- Document text
========================================================================

# Best and worst of Malaysia



## kelfish

Hi,

I am looking to move to Malaysia shortly (moving to KL under MM2H).

What are the best and worst of living in Malaysia for a UK expat?

Thanks


----------



## lorgnette

kelfish said:


> Hi,
> 
> I am looking to move to Malaysia shortly (moving to KL under MM2H).
> 
> What are the best and worst of living in Malaysia for a UK expat?
> 
> Thanks


best/worst depends on individual. 

pluses- comparable IT/water/air/sea/land network infrastructure, easy road access to Thailand north or Singapore south of boarders, multi racial harmony creating a huge array in indigenous, national, exotic and international dishes- go for scents and colours, plenty seasonal and imported fruits and vegs, meats, chocs, cheeses and delicacies, warmer smiles than many other SEA cities, quick assistance from public, low violent crime rates, relatively low costs of living than other cities, decent public transport in KL but almost everyone is a driver due to comfort, largest Premier Outlet mall opened 7 months in JB, lots sun and sea and sand island/beaches or hilly choices, etc......

minuses- lots of insects: mosquitoes at night esp as there is precaution- clear all opened cans and containers of rain water etc as there is no fogging (chemical spraying) exercises as in Singapore, Japan etc, higher humidity than UK e.g., tie up your opened bag of cookies or chips...

you will feel at home in a couple days... 

when is your planned relocation?


----------



## kelfish

lorgnette said:


> best/worst depends on individual.
> 
> pluses- comparable IT/water/air/sea/land network infrastructure, easy road access to Thailand north or Singapore south of boarders, multi racial harmony creating a huge array in indigenous, national, exotic and international dishes- go for scents and colours, plenty seasonal and imported fruits and vegs, meats, chocs, cheeses and delicacies, warmer smiles than many other SEA cities, quick assistance from public, low violent crime rates, relatively low costs of living than other cities, decent public transport in KL but almost everyone is a driver due to comfort, largest Premier Outlet mall opened 7 months in JB, lots sun and sea and sand island/beaches or hilly choices, etc......
> 
> minuses- lots of insects: mosquitoes at night esp as there is precaution- clear all opened cans and containers of rain water etc as there is no fogging (chemical spraying) exercises as in Singapore, Japan etc, higher humidity than UK e.g., tie up your opened bag of cookies or chips...
> 
> you will feel at home in a couple days...
> 
> when is your planned relocation?


Hoping to go in a few months. 

I have visited before and the things that put me off most were insects (I was bitten over 20 times on one visit - they love me for some reason - while other members of the family never got one bite) and rain (although I do love a good storm and we had a great view of a storm over the Petronas Towers). 

How did you find most Malaysia people with the English language?


----------



## anneteoh

Hi kelfish
Welcome to Malaysia says me from the UK. it's interesting for me, a Malaysian UK expat (British now) to find a UK expat moving to Malaysia. I really hope you can become Malaysians if you want to, later on.
That's my dream for the world.
Malaysians of 1-2 generations back should speak perfectly good English but nowadays, the standard has slipped due to changes in the national language policies; still, you will find almost everyone able to speak English. except the very old Chinese, Malays or Indians.

========================================================================

- Requirements
Continue the forum thread about living in Malaysia as a UK expat from its last post onward. The records have no connection to the forum thread.

========================================================================

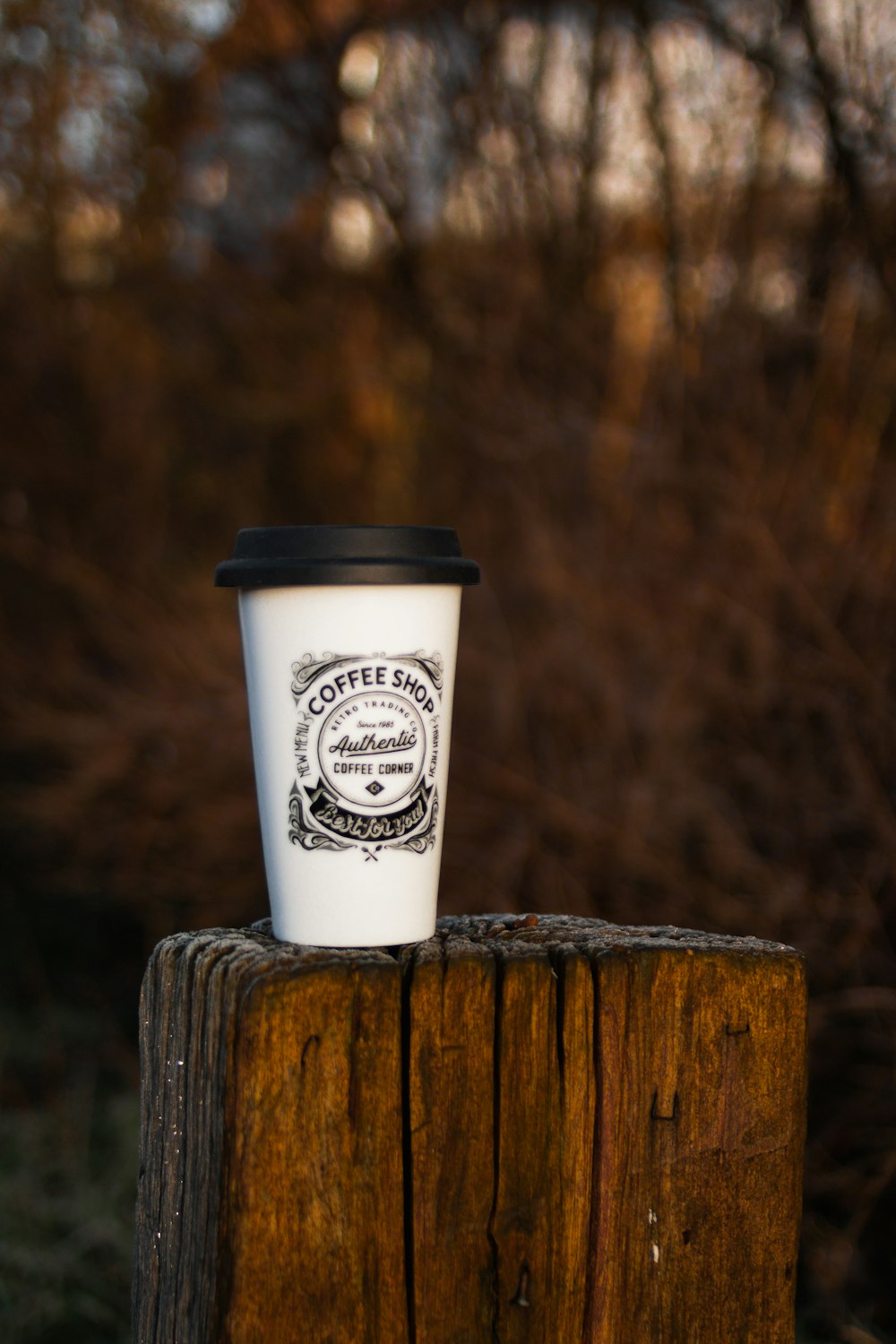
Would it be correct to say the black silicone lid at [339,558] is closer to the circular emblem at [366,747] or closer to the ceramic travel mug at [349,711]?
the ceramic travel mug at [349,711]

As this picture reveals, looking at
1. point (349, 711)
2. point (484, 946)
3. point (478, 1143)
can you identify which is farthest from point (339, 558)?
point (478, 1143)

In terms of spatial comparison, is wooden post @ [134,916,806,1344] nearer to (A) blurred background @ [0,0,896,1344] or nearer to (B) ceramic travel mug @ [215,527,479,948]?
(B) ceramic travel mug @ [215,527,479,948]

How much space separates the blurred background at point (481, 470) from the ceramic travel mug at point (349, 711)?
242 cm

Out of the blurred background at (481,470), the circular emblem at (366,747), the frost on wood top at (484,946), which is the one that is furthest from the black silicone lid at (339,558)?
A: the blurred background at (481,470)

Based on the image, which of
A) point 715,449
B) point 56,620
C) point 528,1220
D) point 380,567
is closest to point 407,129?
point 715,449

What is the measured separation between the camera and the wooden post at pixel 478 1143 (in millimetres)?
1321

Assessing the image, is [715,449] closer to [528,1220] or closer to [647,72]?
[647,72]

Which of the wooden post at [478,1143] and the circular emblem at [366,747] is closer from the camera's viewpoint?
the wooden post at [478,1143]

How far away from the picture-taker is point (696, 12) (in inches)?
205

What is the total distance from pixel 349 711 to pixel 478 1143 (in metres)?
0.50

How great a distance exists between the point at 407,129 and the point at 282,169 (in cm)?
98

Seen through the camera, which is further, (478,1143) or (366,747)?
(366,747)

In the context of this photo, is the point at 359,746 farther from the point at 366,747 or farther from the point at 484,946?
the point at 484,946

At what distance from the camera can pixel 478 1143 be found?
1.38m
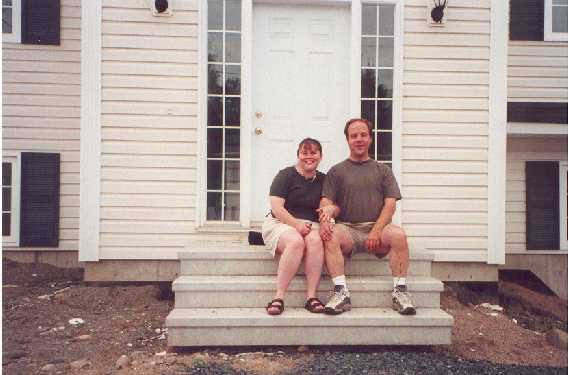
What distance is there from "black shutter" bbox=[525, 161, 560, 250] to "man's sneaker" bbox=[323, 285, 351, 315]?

========================================================================

- Output for this task
I read that lavender oil is a good repellent for mosquitoes and I was able to find plenty of that in Sg and KL. Otherwise, wearing long sleeves, in spite of the heat, and being covered up, neck to ankles, is a good way to keep off mosquitoes.
Which part of Malaysia are you retiring to?


----------



## daledale

kelfish said:


> Hoping to go in a few months.
> 
> I have visited before and the things that put me off most were insects (I was bitten over 20 times on one visit - they love me for some reason - while other members of the family never got one bite) and rain (although I do love a good storm and we had a great view of a storm over the Petronas Towers).
> 
> How did you find most Malaysia people with the English language?


All due respect to lorgnette and anneteoh but there are a few more bigger issues than mosquitos that you may have difficulty with.

We have been living here for a few months now. We are a Canadian family who finished our first overseas stay (4 yrs) in London this spring and then moved directly to KL. We've discovered that there are expats (US, UK, Aus, Cdn etc) that absolutely fall in love with the place and hope not to leave. As there would be anywhere there are also those, like us, that fall in the other camp of taking what they can from the experience and then happily moving home or elsewhere.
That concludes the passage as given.